■ Set problem 1:
Reproduce the part of the cooking show recap below that begins at the words "We return from" and stops after "the prime rib.".

═══ Text passage ═══

We return from commercial to an empty and silent kitchen. Aroused from her
drunken slumber, SLop enters stage right with a can and a couple flavour
packets in hand and tells us that she's going to show us how to make a herb
salt crusted prime rib like you get a those fancy restaurants. To a large
bowl of kosher salt, she adds a packet of Italian dressing and marvels over
all the herbs and seasonings in it, adding how expensive it would be to buy
them fresh and separately. Like a cat in a litter pan, she covers up the
packet contents in the bowl and adds a a container of egg whites and some
water. SLop then grabs a bottle of wine and empties it over the prime rib.
Correction. It's a wine-bottle sized bottle of Worcestershire sauce. She
lovingly massages the sauce into the meat, wipes her hands on a paper towel,
and then sprinkles a generous portion of "seasoned pepper" over the ribs to
"infuse it with flavour". We suddenly cut to a pink stunt roast with a
thermometer sticking out of it. She prepares a bed of salt in the bottom of
an aluminum foil lined baking dish and covers it with the salt mixture. With
a gleeful "Me washie handsies! Me washie handsies!", she finally washes her
hands, reminding us to use soap after handling meat. Snatching the
thermometer from the stunt meat, she tells us to cook it for about 12
minutes per pound at 425 degrees, then tells us to cook it for about 14-16
minutes per pound. Huh? Sandra then places a saucepan halfway between two
burners and empties a can of beef broth and a package of onion soup mix into
it and tells us to let it simmer. Without moving the pan or turning on the
stove, she whisks the "faux jus" with a fork. For once, SLop has let her
meat rest but inadequately describes the juices as being sucked right back
into the meat. SLop tries to use a knife to crack the salt shell, but then
ends up using Brycer's stupid toy rolling pin. OK, so why did she add that
seasoning to the salt crust, again? She puts the meat onto a cutting board
and attempts to slice the way-too-pink-for-my-comfort meat into rough
chunks. As we head to commercial, we get to hear the extended version of her
bumper music as she struggles with her meat.

═══ Data records ═══

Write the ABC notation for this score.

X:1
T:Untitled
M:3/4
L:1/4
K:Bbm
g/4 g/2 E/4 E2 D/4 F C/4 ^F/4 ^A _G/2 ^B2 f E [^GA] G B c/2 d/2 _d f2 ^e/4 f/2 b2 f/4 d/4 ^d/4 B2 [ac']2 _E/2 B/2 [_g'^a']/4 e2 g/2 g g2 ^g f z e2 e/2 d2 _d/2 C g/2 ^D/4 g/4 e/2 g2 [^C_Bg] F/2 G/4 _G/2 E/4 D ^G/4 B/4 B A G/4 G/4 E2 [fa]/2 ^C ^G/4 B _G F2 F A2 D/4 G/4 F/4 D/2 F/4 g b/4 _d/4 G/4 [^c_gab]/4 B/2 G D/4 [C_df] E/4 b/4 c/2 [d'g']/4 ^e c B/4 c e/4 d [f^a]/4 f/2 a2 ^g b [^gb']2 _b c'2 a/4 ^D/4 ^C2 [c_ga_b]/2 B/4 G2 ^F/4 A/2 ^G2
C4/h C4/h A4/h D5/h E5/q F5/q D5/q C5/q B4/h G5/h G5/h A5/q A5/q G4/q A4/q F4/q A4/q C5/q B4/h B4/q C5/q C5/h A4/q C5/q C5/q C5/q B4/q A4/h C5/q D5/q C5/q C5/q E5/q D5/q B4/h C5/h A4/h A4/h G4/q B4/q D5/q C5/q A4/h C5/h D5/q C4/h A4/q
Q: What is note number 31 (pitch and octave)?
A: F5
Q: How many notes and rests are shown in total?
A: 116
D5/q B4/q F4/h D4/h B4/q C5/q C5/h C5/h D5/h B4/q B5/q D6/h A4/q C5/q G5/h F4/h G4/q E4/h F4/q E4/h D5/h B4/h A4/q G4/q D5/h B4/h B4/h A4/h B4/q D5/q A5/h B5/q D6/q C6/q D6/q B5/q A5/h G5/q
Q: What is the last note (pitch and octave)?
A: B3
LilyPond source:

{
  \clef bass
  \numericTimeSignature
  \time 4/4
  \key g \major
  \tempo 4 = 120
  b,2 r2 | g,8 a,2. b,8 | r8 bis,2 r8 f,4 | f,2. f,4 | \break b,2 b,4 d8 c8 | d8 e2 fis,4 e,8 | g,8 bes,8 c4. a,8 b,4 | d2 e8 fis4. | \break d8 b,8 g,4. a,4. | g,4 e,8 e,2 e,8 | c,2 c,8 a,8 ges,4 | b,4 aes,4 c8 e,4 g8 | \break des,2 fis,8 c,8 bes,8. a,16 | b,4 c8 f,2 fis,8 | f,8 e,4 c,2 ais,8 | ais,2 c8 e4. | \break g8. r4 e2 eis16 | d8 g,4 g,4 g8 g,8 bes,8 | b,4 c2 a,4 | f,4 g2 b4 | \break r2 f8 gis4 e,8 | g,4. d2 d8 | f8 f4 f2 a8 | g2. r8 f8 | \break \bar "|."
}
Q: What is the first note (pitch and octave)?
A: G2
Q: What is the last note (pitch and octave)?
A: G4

═══

■ Set problem 2:
Write out all of the entries above again, changing "pitch and octave" to "note name and octave" wherever it appears and leaving everything else as it is.

■ Reply 1:
We return from commercial to an empty and silent kitchen. Aroused from her
drunken slumber, SLop enters stage right with a can and a couple flavour
packets in hand and tells us that she's going to show us how to make a herb
salt crusted prime rib like you get a those fancy restaurants. To a large
bowl of kosher salt, she adds a packet of Italian dressing and marvels over
all the herbs and seasonings in it, adding how expensive it would be to buy
them fresh and separately. Like a cat in a litter pan, she covers up the
packet contents in the bowl and adds a a container of egg whites and some
water. SLop then grabs a bottle of wine and empties it over the prime rib.

■ Reply 2:
Write the ABC notation for this score.

X:1
T:Untitled
M:3/4
L:1/4
K:Bbm
g/4 g/2 E/4 E2 D/4 F C/4 ^F/4 ^A _G/2 ^B2 f E [^GA] G B c/2 d/2 _d f2 ^e/4 f/2 b2 f/4 d/4 ^d/4 B2 [ac']2 _E/2 B/2 [_g'^a']/4 e2 g/2 g g2 ^g f z e2 e/2 d2 _d/2 C g/2 ^D/4 g/4 e/2 g2 [^C_Bg] F/2 G/4 _G/2 E/4 D ^G/4 B/4 B A G/4 G/4 E2 [fa]/2 ^C ^G/4 B _G F2 F A2 D/4 G/4 F/4 D/2 F/4 g b/4 _d/4 G/4 [^c_gab]/4 B/2 G D/4 [C_df] E/4 b/4 c/2 [d'g']/4 ^e c B/4 c e/4 d [f^a]/4 f/2 a2 ^g b [^gb']2 _b c'2 a/4 ^D/4 ^C2 [c_ga_b]/2 B/4 G2 ^F/4 A/2 ^G2
C4/h C4/h A4/h D5/h E5/q F5/q D5/q C5/q B4/h G5/h G5/h A5/q A5/q G4/q A4/q F4/q A4/q C5/q B4/h B4/q C5/q C5/h A4/q C5/q C5/q C5/q B4/q A4/h C5/q D5/q C5/q C5/q E5/q D5/q B4/h C5/h A4/h A4/h G4/q B4/q D5/q C5/q A4/h C5/h D5/q C4/h A4/q
Q: What is note number 31 (note name and octave)?
A: F5
Q: How many notes and rests are shown in total?
A: 116
D5/q B4/q F4/h D4/h B4/q C5/q C5/h C5/h D5/h B4/q B5/q D6/h A4/q C5/q G5/h F4/h G4/q E4/h F4/q E4/h D5/h B4/h A4/q G4/q D5/h B4/h B4/h A4/h B4/q D5/q A5/h B5/q D6/q C6/q D6/q B5/q A5/h G5/q
Q: What is the last note (note name and octave)?
A: B3
LilyPond source:

{
  \clef bass
  \numericTimeSignature
  \time 4/4
  \key g \major
  \tempo 4 = 120
  b,2 r2 | g,8 a,2. b,8 | r8 bis,2 r8 f,4 | f,2. f,4 | \break b,2 b,4 d8 c8 | d8 e2 fis,4 e,8 | g,8 bes,8 c4. a,8 b,4 | d2 e8 fis4. | \break d8 b,8 g,4. a,4. | g,4 e,8 e,2 e,8 | c,2 c,8 a,8 ges,4 | b,4 aes,4 c8 e,4 g8 | \break des,2 fis,8 c,8 bes,8. a,16 | b,4 c8 f,2 fis,8 | f,8 e,4 c,2 ais,8 | ais,2 c8 e4. | \break g8. r4 e2 eis16 | d8 g,4 g,4 g8 g,8 bes,8 | b,4 c2 a,4 | f,4 g2 b4 | \break r2 f8 gis4 e,8 | g,4. d2 d8 | f8 f4 f2 a8 | g2. r8 f8 | \break \bar "|."
}
Q: What is the first note (note name and octave)?
A: G2
Q: What is the last note (note name and octave)?
A: G4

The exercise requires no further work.